TEXT EXCERPT |
-----

# Data Analyst Certificate - Sales Strategies Analysis

**New Product Sales Methods**

Six weeks ago we launched a new line of office stationery. Despite the world becoming increasingly digital, there is still demand for notebooks, pens and sticky notes.

Our focus has been on selling products to enable our customers to be more creative, focused on tools for brainstorming. We have tested three different sales strategies for this, targeted
email and phone calls, as well as combining the two.

- **Email**: Customers in this group received an email when the product line was launched, and a further email three weeks later. This required very little work for the team.
- **Call**: Customers in this group were called by a member of the sales team. On average members of the team were on the phone for around thirty minutes per customer.
- **Email and call**: Customers in this group were first sent the product information email, then called a week later by the sales team to talk about their needs and how this new product
may support their work. The email required little work from the team, the call was around ten minutes per customer.

-----

DATASET CONTENT |

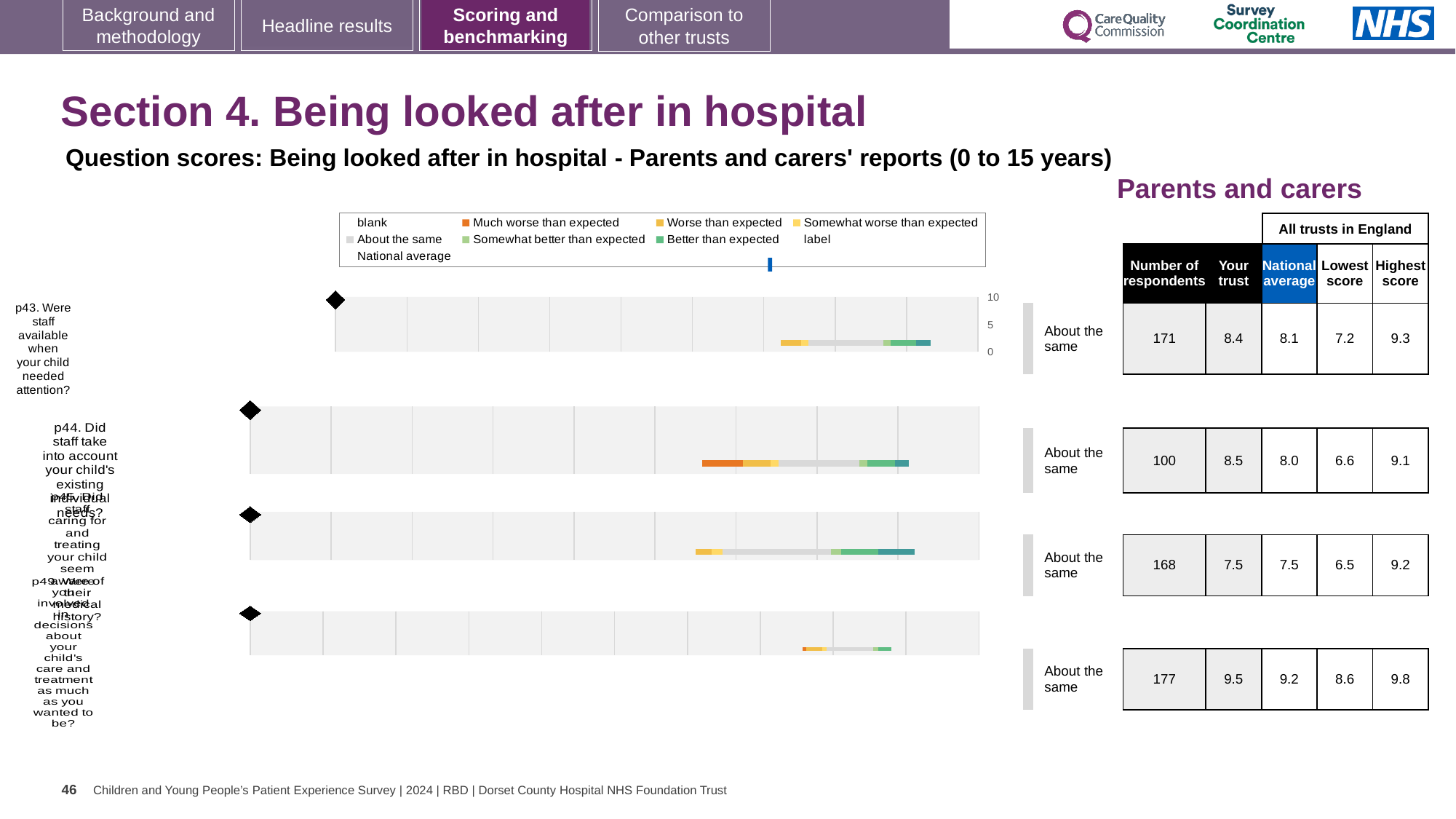
For question p43, which is larger: the 'Your trust' score or the national average? Your trust (8.4 vs 8.1) Which of the four questions has the highest 'Your trust' score? The bottom (fourth) question, with 9.5 What is the lowest score across all trusts in England for the second question from the top? 6.6 What benchmark category is shown for question p43? About the same For question p43 (Were staff available when your child needed attention?), how many respondents are shown in the table? 171 What is the highest score across all trusts in England for the bottom (fourth) question on the slide? 9.8 How many questions (charts) are shown on the slide? 4 What is the 'Your trust' score for question p43 (Were staff available when your child needed attention?)? 8.4 For question p43, how much higher is the 'Your trust' score than the national average? 0.3 What kind of chart is used to show the question scores on this slide? Bar chart What is the national average score for question p43 (Were staff available when your child needed attention?)? 8.1 Which of the four questions has the lowest 'Your trust' score? The third question from the top, with 7.5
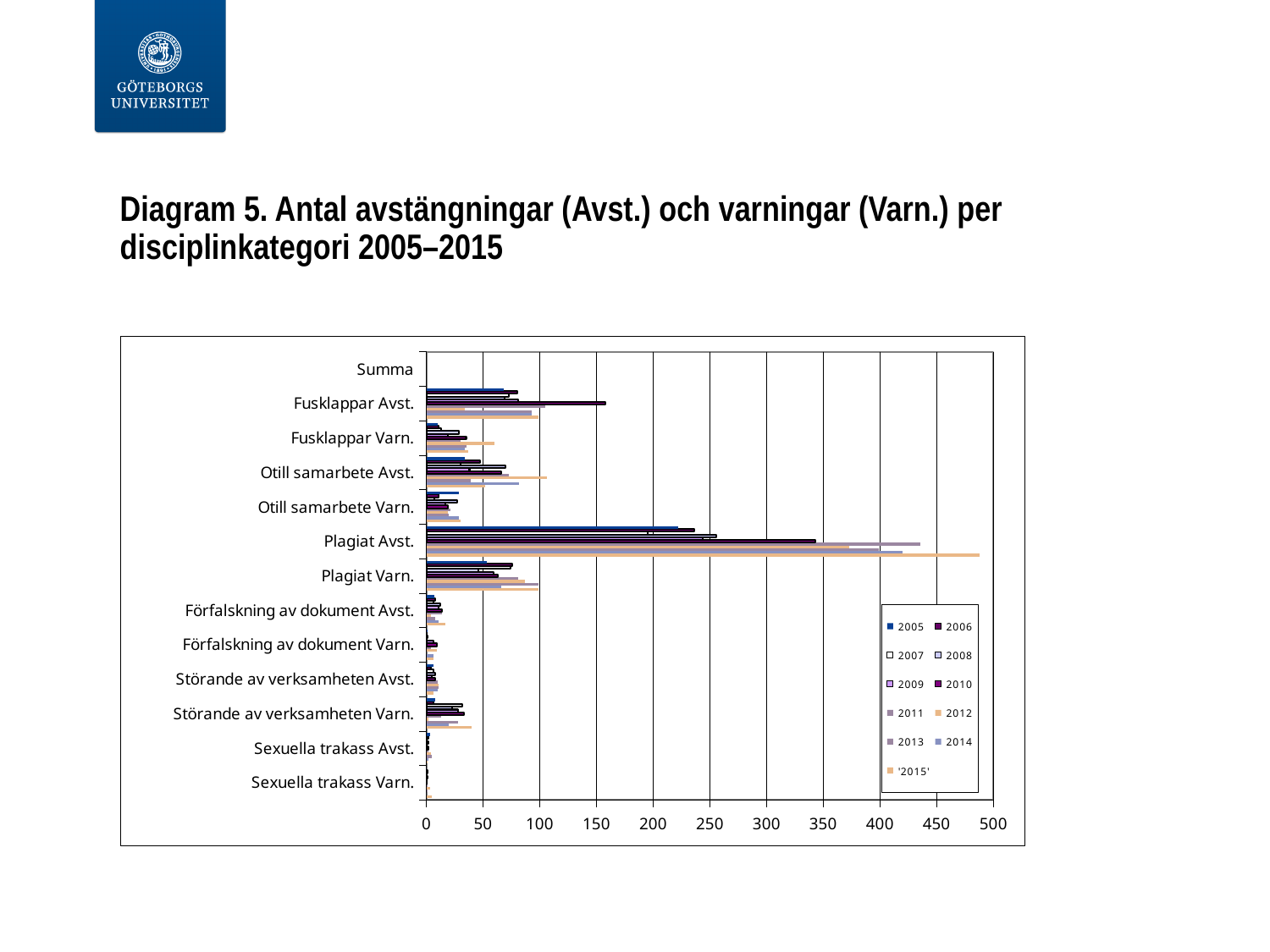
Is the value for Fusklappar Avst. in 2010 greater or less than 100? greater What is the maximum value shown on the horizontal axis of the chart? 500 Which category has the longest bars in the chart? Plagiat Avst. What kind of chart is shown on the slide? bar chart Which category has the shortest bars in the chart? Sexuella trakass Varn. How many categories are listed on the vertical axis of the chart? 13 Is the value for Otill samarbete Avst. in '2015' greater or less than 150? less Is the value for Plagiat Avst. in 2005 greater or less than 200? greater How many series does the legend list? 11 Which is larger: the value for Fusklappar Avst. in 2010 or Fusklappar Varn. in 2010? Fusklappar Avst. Which is larger: the value for Plagiat Avst. in '2015' or in 2005? '2015'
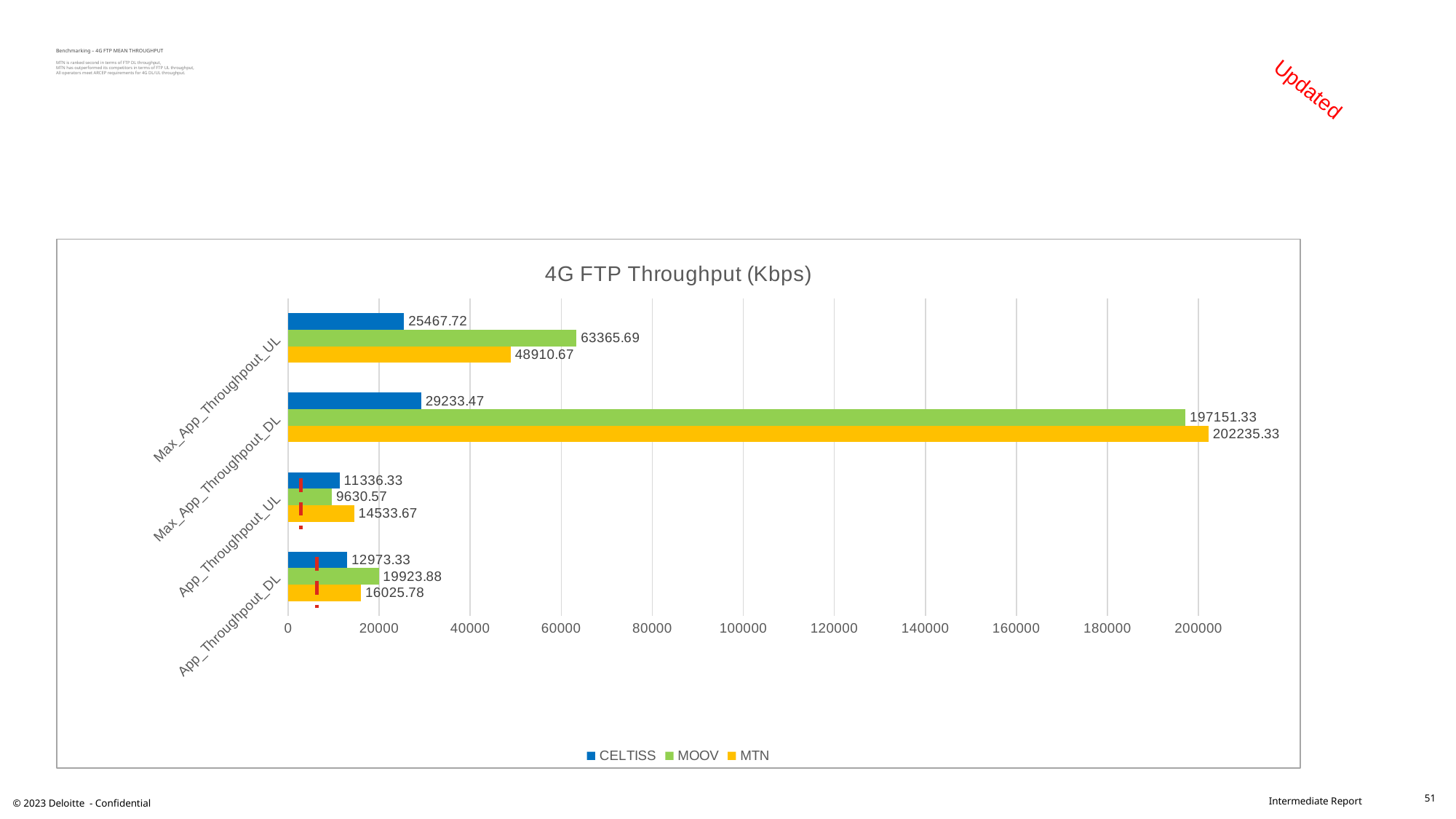
How many series does the legend list? 3 Which operator has the lowest value for App_Throughpout_UL? MOOV What is the difference between the MTN and MOOV values for Max_App_Throughpout_DL? 5084.00 What is the title of the chart? 4G FTP Throughput (Kbps) Is the MOOV value for Max_App_Throughpout_DL greater or less than 180000? greater What is the MOOV value for Max_App_Throughpout_UL? 63365.69 What is the CELTISS value for App_Throughpout_UL? 11336.33 Which is larger for Max_App_Throughpout_UL: the MTN value or the CELTISS value? MTN What is the MTN value for Max_App_Throughpout_DL? 202235.33 Which operator has the highest value for App_Throughpout_DL? MOOV What kind of chart is shown? bar chart How many categories are shown on the y axis? 4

-----

TASK ITEM |
Please extend the write-up on testing three sales strategies for the new office stationery line, picking up after its last sentence.

RESPONSE TO THE TASK |
The sales rep has pulled some data from their sales tracking system for us. They haven’t included numbers for how much time was spent on each customer, but there may be some other useful customer information in here.

|Column Name | Details|
|------------|--------|
|`week`             |Week sale was made, counted as weeks since product launch|
|`sales_method`     |Character, which of the three sales methods were used for that customer|
|`customer_id`      |Character, unique identifier for the customer|
|`nb_sold`          |Numeric, number of new products sold|
|`revenue`          |Numeric, revenue from the sales, rounded to 2 decimal places.|
|`years_as_customer`|Numeric, number of years customer has been buying from us (company founded in 1984)|
|`nb_site_visits`   |Numeric, number of times the customer has visited our website in the last 6 months|
|`state`            |Character, location of the customer i.e. where orders are shipped|

# Data Validation

Before cleaning and validation, the dataset contains 15000 rows and 8 columns. After initial exploration, three main issues were found:
- There are typos in the `sales_method` column.
- There are forbidden values in the `years_as_customer` column.
- There are missing values in the `revenue` column.

## Cleaning `sales_method` column

The unique values found in the original dataset were *Email, Email + Call, Call, em + call, email*. I replaced entries containing *em + call* and *email* with *Email + Call* and *Email*, respectively.

By the end of the transformations, the `sales_method` column contains only the categories: **Email, Email + Call** and **Call**.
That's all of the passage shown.